Personal information
- Full name: Loum Tchaouna
- Date of birth: 8 September 2003 (age 23)
- Place of birth: N'Djamena, Chad
- Height: 1.80 m (5 ft 11 in)
- Positions: Winger; right midfielder;

Team information
- Current team: Coventry City
- Number: 17

Youth career
- 2009–2010: FC Kronenbourg
- 2010–2011: Schiltigheim
- 2011–2014: Strasbourg
- 2014–2021: Rennes

Senior career*
- Years: Team / Apps / (Gls)
- 2020–2023: Rennes II / 14 / (9)
- 2021–2023: Rennes / 10 / (0)
- 2022–2023: → Dijon (loan) / 28 / (1)
- 2023–2024: Salernitana / 33 / (4)
- 2024–2025: Lazio / 24 / (1)
- 2025–2026: Burnley / 29 / (2)
- 2026–: Coventry City / 4 / (0)

International career^{‡}
- 2018–2019: France U16 / 9 / (2)
- 2020: France U17 / 5 / (3)
- 2021–2022: France U19 / 17 / (7)
- 2022–2024: France U20 / 12 / (4)
- 2024–2025: France U21 / 10 / (1)

= Loum Tchaouna =

French footballer (born 2003)

Loum Tchaouna (born 8 September 2003) is a professional footballer who plays as a winger or right midfielder for club Coventry City. Born in Chad, Tchaouna represents France at international level.

==Club career ==

=== Early years ===
Tchaouna was born in N'Djamena, Chad, but moved to France at a young age. He played for youth teams of FC Kronenbourg, Schiltigheim, Strasbourg before joining Rennes in 2014. He progressed through the academy system at the club playing regularly for the reserve side, Rennes II, in Championnat National 3.

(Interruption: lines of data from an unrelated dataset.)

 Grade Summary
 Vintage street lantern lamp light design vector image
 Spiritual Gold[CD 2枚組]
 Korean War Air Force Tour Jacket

He signed his first professional contract in 2021 and went on to make his professional debut in Ligue 1 for Rennes on 26 September 2021 in a 1–1 draw with Bordeaux, just weeks after his 18th birthday. He featured in 14 games across all competitions in 2021–22, all as substitutes.

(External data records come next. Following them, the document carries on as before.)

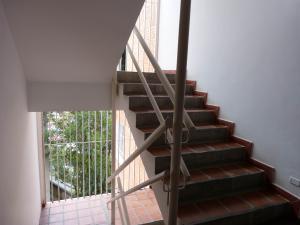 En Venta En Caracas - Monte Alto Código FLEX: 17-12719 No.10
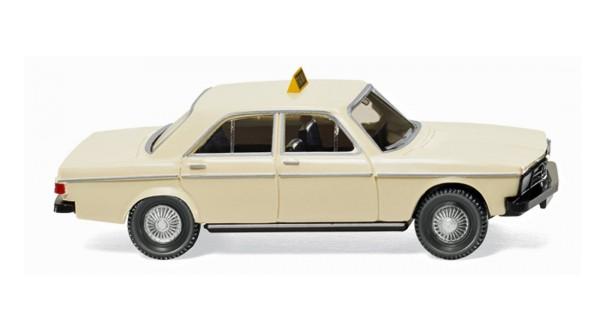 Wiking 080013 - Taxi - Audi 100 - 1:87
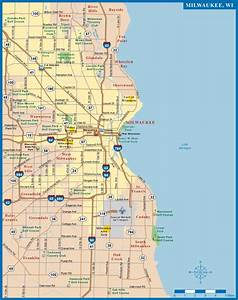 Milwaukee Metro Map | Digital Vector | Creative Force
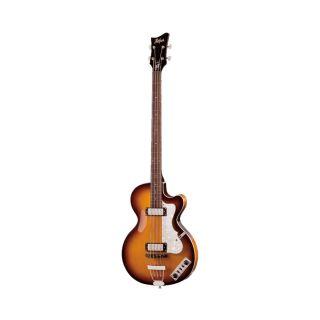 Hofner Club Bass Ignition Sunburst 4 String Electric Bass w Case New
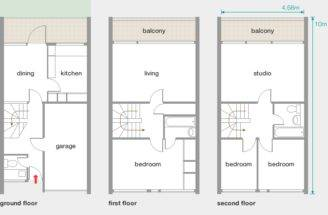 Southwood House Estate Floor Plan Story Bedroom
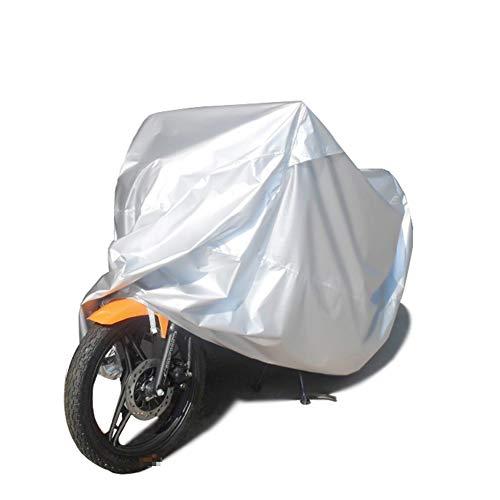 FCZBHT Couverture de Meubles Argent Moto Couvercle De Protection, Crème Solaire/Étanche À La Poussière/Imperméable Garde poussière (Couleur : Silver, Taille : 285 * 105 * 125cm)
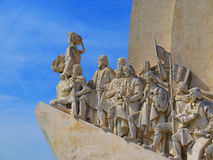 Monument to Discoveries Royalty Free Stock Photography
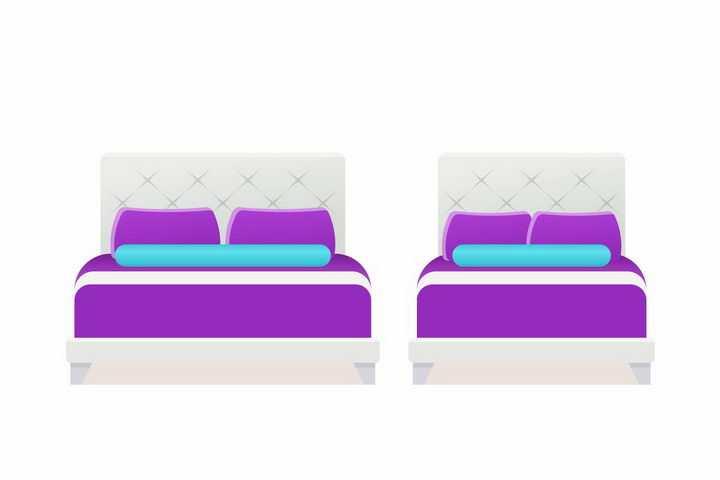 紫色床垫的白色双人床和单人床卧室家具png图片免抠矢量素材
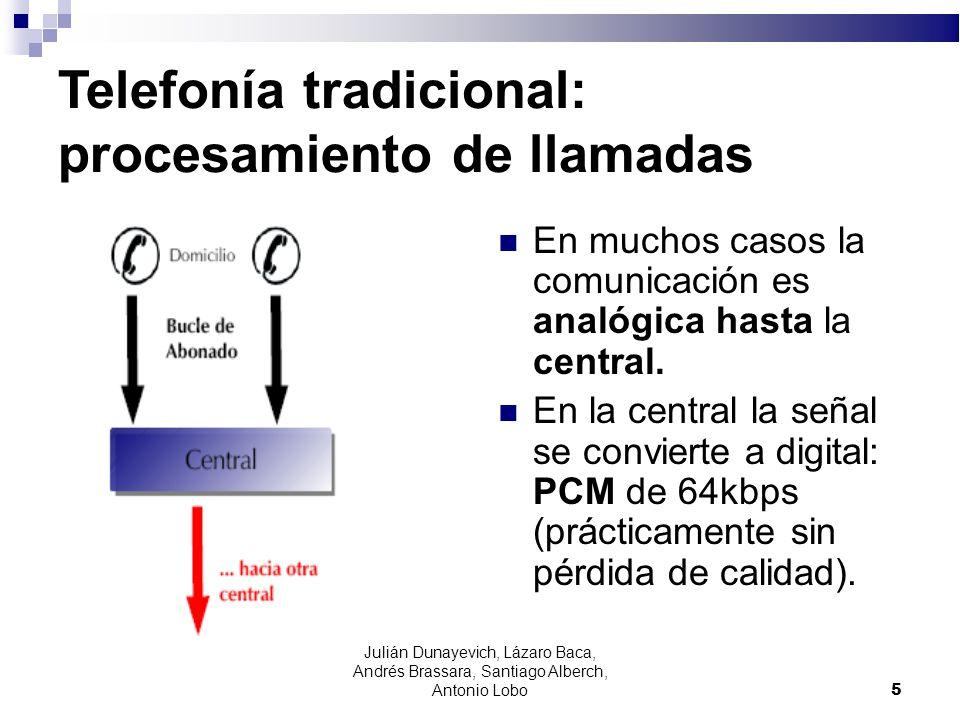 Telefonía tradicional: procesamiento de llamadas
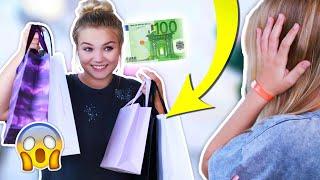 ICH 'KLAUE' meiner SCHWESTER 100€⁉️😰 Sie weiß nicht, was ich ihr kaufe!😳👙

With regular game time limited at Rennes, the teenager went on a season-long loan to Ligue 2 side Dijon on 30 August 2022, which included an option to buy for the club. He reunited with his brother, Haroun, who played for the club's reserve side in Championnat National 3.

At Dijon, he got his first real consistent run of minutes, making 20 starts in all competitions and scoring his first goal at senior level against Nîmes in May 2023. He was unable to prevent the side from being relegated to the Championnat National at the end of 2022–23 campaign, finishing in 18th position.

===Salernitana===
On 31 August 2023, Tchaouna departed his boyhood club and signed for Serie A side Salernitana on a three-year contract with an option to extend. Salernitana suffered a dismal campaign during the 2023–24 season going through four different managers and only winning two league games in the whole campaign. Despite their eventual relegation to Serie B, he was one of the key players of the team having scored six goals and four assists in 35 appearances in all competitions.

===Lazio===
On 1 July 2024, Tchaouna joined fellow Serie A club Lazio on a permanent deal when they matched his release clause for €8.4 million, signing a five-year contract.

He scored his first goal for the club in Serie A on 31 October 2024 in a 5–1 victory over Como; he scored his first UEFA Europa League goal on 12 December 2024 in a 3–1 victory over Ajax.

Tchaouna had an underwhelming first season at the club only managing to score two goals and register one assist across 37 games in all competitions. The vast amount of those appearances were cameos off the bench with Tchaouna only starting six league games, spending most of the season as understudy to Gustav Isaksen on the right wing.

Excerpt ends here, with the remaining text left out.